* **Set tasks**
1. Retype the Staff Site Reliability Engineer job posting word for word, starting with "1. Design, build, and" and going on through "Docker, and GCP.".
2. Continue the Staff Site Reliability Engineer job posting from the point where it stops.

* **Selected extract**

************

Staff Site Reliability Engineer

Replit Replit · Enterprise · Remote · Engineering

Staff Site Reliability Engineer role at Replit, focusing on ensuring the reliability, scalability, and performance of their platform infrastructure. Responsibilities include architecting observability solutions, defining reliability standards, leading incident response, driving automation, optimizing Kubernetes performance on GCP, debugging distributed systems, and mentoring engineers. Requires 8-10 years of SRE experience, strong programming in Python/Go, deep understanding of distributed systems, Kubernetes, and observability tools.

What you'd actually do

  1. Design, build, and lead the implementation of comprehensive monitoring, logging, and tracing solutions.
  2. Work with product and engineering teams to define, implement, and track Service Level Objectives (SLOs) and Service Level Indicators (SLIs).
  3. Act as a senior leader during high-impact incidents, guiding the team to rapid resolution.
  4. Architect, build, and improve automation to eliminate toil and operational work.
  5. Collaborate with core infrastructure and product teams to performance-tune and optimize our large-scale cloud deployments, with a deep focus on Kubernetes, Docker, and GCP.

Skills

Required

  • 8-10 years of experience in Site Reliability Engineering or similar roles
  • Strong programming skills in languages like Python or Go
  • Deep understanding of distributed systems
  • Deep experience with container orchestration platforms, specifically Kubernetes, and cloud-native technologies
  • Proven track record of designing, implementing, and maintaining sophisticated monitoring and observability solutions
  • Strong incident management skills
  • Experience with infrastructure as code (e.g., Terraform, Pulumi)

************

* **Information shown**
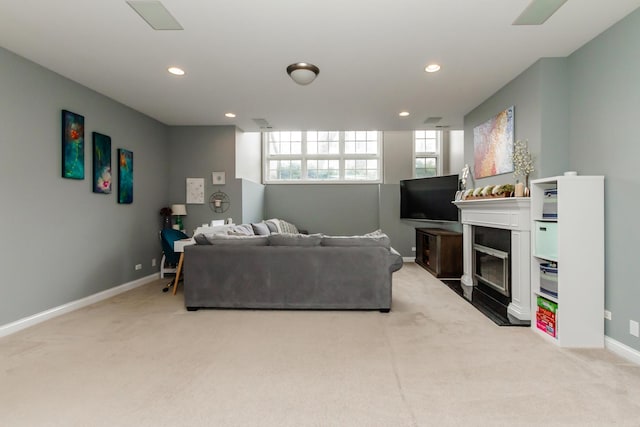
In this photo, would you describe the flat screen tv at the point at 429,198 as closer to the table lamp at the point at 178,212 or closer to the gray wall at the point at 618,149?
the gray wall at the point at 618,149

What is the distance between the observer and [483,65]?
10.9 feet

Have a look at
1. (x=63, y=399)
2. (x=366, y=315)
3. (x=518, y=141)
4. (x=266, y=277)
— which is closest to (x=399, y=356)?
(x=366, y=315)

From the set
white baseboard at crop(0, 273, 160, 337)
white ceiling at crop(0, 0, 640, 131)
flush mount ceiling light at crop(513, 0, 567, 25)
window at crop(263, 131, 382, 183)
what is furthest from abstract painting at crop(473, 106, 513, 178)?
white baseboard at crop(0, 273, 160, 337)

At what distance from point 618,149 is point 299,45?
281cm

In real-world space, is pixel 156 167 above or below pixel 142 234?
above

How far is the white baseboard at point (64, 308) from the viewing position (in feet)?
9.81

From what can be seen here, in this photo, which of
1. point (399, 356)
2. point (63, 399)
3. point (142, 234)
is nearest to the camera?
point (63, 399)

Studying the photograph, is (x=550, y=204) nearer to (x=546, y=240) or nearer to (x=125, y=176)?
Result: (x=546, y=240)

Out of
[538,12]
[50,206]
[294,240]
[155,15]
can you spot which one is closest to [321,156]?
[294,240]

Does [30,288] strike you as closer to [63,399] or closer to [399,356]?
[63,399]

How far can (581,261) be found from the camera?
106 inches

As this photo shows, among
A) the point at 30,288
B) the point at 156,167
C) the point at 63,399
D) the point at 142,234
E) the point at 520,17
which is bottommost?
the point at 63,399

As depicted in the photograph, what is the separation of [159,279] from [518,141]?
551 cm

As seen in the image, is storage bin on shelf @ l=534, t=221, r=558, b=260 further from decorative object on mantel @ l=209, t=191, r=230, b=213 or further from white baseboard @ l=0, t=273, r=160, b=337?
white baseboard @ l=0, t=273, r=160, b=337
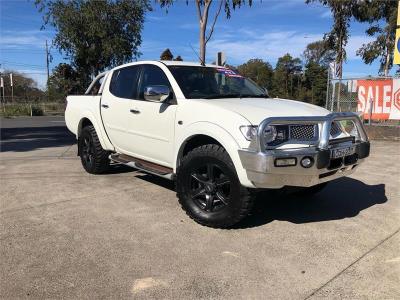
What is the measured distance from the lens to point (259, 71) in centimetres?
7825

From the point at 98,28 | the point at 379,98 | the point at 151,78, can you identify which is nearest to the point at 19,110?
the point at 98,28

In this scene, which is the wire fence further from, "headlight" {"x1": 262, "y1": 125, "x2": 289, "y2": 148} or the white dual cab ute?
"headlight" {"x1": 262, "y1": 125, "x2": 289, "y2": 148}

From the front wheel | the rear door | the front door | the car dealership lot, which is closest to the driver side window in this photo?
the front door

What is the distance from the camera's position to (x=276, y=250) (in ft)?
13.7

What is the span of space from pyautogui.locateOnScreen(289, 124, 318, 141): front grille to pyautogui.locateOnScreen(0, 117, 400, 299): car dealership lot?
3.36 feet

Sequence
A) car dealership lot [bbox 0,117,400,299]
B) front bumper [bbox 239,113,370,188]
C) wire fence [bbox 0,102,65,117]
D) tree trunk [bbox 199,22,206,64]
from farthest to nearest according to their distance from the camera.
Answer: wire fence [bbox 0,102,65,117] → tree trunk [bbox 199,22,206,64] → front bumper [bbox 239,113,370,188] → car dealership lot [bbox 0,117,400,299]

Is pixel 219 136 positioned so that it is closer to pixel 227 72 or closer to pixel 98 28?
pixel 227 72

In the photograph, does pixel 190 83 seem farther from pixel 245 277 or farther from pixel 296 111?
pixel 245 277

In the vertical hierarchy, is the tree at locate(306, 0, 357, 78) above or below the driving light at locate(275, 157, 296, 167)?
above

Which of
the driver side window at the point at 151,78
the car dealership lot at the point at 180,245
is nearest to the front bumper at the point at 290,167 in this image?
the car dealership lot at the point at 180,245

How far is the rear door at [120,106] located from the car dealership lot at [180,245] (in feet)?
2.28

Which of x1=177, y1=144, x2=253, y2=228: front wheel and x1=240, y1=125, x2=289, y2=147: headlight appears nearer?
x1=240, y1=125, x2=289, y2=147: headlight

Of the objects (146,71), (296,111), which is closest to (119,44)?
(146,71)

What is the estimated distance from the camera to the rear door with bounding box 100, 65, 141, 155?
6.21 metres
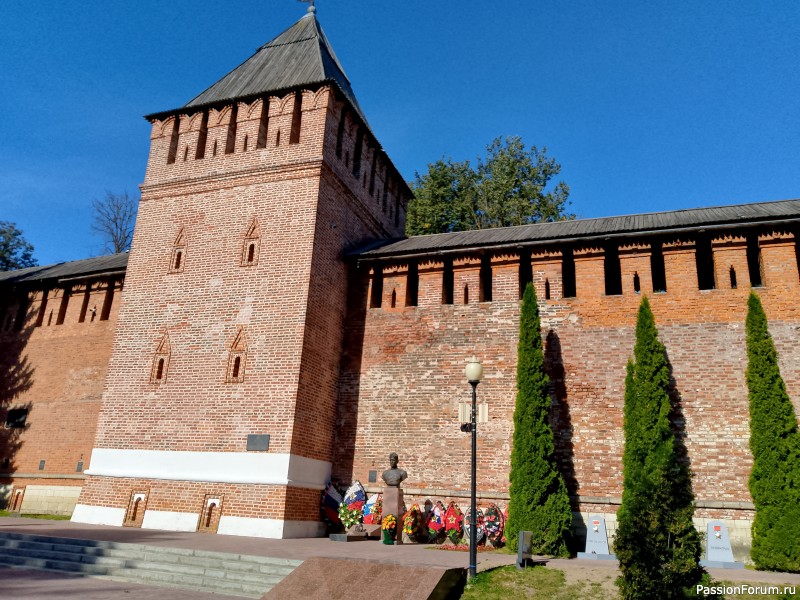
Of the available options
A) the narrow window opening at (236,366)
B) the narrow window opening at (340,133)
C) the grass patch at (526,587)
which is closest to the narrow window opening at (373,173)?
the narrow window opening at (340,133)

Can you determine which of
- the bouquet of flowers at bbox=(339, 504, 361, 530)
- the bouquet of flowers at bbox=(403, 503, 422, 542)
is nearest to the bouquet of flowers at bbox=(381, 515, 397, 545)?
the bouquet of flowers at bbox=(403, 503, 422, 542)

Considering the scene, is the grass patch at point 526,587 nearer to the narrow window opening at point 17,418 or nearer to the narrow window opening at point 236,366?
the narrow window opening at point 236,366

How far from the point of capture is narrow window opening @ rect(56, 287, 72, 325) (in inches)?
692

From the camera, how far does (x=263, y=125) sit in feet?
50.5

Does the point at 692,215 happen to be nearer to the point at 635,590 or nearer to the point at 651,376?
the point at 651,376

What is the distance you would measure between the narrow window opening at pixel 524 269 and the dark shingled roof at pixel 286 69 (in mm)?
5855

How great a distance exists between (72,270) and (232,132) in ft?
21.5

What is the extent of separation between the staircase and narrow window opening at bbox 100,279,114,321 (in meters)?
7.74

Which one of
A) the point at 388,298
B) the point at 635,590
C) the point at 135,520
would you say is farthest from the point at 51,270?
the point at 635,590

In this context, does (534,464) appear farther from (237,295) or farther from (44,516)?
(44,516)

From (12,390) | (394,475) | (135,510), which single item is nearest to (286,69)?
(394,475)

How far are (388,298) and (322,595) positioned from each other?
806 cm

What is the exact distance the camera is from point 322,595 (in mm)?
7312

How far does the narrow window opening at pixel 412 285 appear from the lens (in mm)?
14516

************

* **Task responses**
1.
1. Design, build, and lead the implementation of comprehensive monitoring, logging, and tracing solutions.
  2. Work with product and engineering teams to define, implement, and track Service Level Objectives (SLOs) and Service Level Indicators (SLIs).
  3. Act as a senior leader during high-impact incidents, guiding the team to rapid resolution.
  4. Architect, build, and improve automation to eliminate toil and operational work.
  5. Collaborate with core infrastructure and product teams to performance-tune and optimize our large-scale cloud deployments, with a deep focus on Kubernetes, Docker, and GCP.

2.
  • Excellent written and verbal communication skills
  • Strong interpersonal skills
  • A willingness to dive into understanding, debugging, and improving any layer of the stack

Nice to have

  • Deep experience with Google Cloud Platform (GCP) services and tools
  • Expert-level knowledge of modern observability platforms (e.g., Prometheus, Grafana, Datadog, OpenTelemetry)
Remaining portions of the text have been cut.